Paddling To The Palais
A Theatre Production with Trinity Laban for SLAM/Lewisham Project
Practitioners from Age Exchange and Trinity Laban Conservatoire of Music and Dance worked together participants with dementia and their carers, and older volunteers from Age Exchange, to create a piece of performance that would be completely inclusive.
Older people contributed with reminiscence, which was then developed into movement and music, which enabled participants with dementia to be fully involved in a way that verbal reminiscence would have prohibited.
Carers like Jill Lawrence and Juliet Page early on expressed their desire and satisfaction that their loved ones were being valued as whole people. They said that so often, however wonderful the care is, their parents/spouses were seen as a person in need of care now. But that the person who existed before the dementia is often ignored, forgotten or not of interest. In this method of working the carer can support the dementia victim in telling their story.
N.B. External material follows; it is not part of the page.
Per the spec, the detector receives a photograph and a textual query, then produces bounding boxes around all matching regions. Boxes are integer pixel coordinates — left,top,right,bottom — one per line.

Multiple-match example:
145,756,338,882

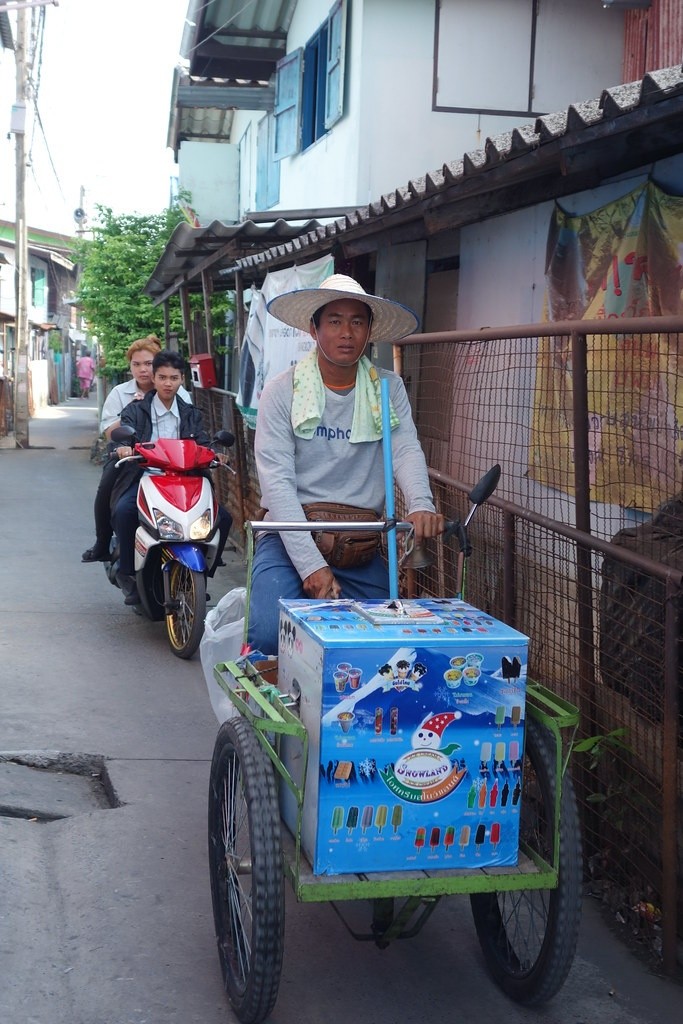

The main structure came from working on a reminiscence poem with Chloe based on Seaside memories, which Natasha turned into a song and Stella developed with movement based on the images and stories that had been shared. The three elements then integrated into a piece of performance. Jean Hogben, a participant, then wrote a poem with her granddaughter, which we subsequently set to music and it became another piece of music and movement that everyone could share and perform together.
This led onto to talking about another source of great pleasure for this generation, which was going dancing. We looked at getting ready to go out, the etiquette of the dance hall and the dances they did together.
Jim and Margaret Washington suffered illness during the rehearsal period and after being enthusiastic attendees in early sessions had to drop out. However we made it clear they were welcome to come back at any time and were delighted when Jim arrived one day having written a song. He had written The Snowball Waltz based on a popular dance and stirred by memories of himself and Margaret going dancing.
The commitment of the group to come to sessions despite cold weather and illness was very moving. Jim and Margaret were able to be part of the performance at the last minute and they began The Snowball Waltz song together by leading the dance. Jill, who cares for her mother Ida, gave up her one day off a week to come to a final rehearsal to make sure that she would know everything to support her mother on the performance day.
Feedback was very gratifying. Ivy’s carers reported on the pleasure she got from learning the songs particularly and how her enthusiasm in rehearsal went home with her. Floss, who was recovering from a stroke turned out to be a great scat singer and immediately asked when she could do something like this again with her daughter Moira.
“I thought the show was a great success, not least because I asked Margaret if she enjoyed it and she said yes. Did she enjoy singing and dancing? Yes! I like to think she was not just making it up. She doesn’t remember most things. If the main objective was to get people to see the real person behind the dementia and disability, I think you got it spot on – particularly because of the use of old photos and the way we were able to participate (Ivy in particular with her singing). In no way did the presence of people with dementia on the stage detract from the performance; rather they enhanced it. “Romantic” said Zoe (Gilmour) to me afterwards. Keep up the good work.” – Jim Washington
“Bringing Mum each week livened her up and she enjoyed coming.” – Jill Lawrence
“I am just writing to say how much my mum and I enjoyed preparing for and participating in the performance ‘Paddling To The Palais’ at The Bakehouse Theatre at Age Exchange. Mum is ninety this year and though not very mobile anymore and sadly not able to join in the movement and dancing very much. But she enjoyed the singing especially ‘Don’t Sit Under the Apple Tree’ at the end of which she performed a very good bit od scat singing!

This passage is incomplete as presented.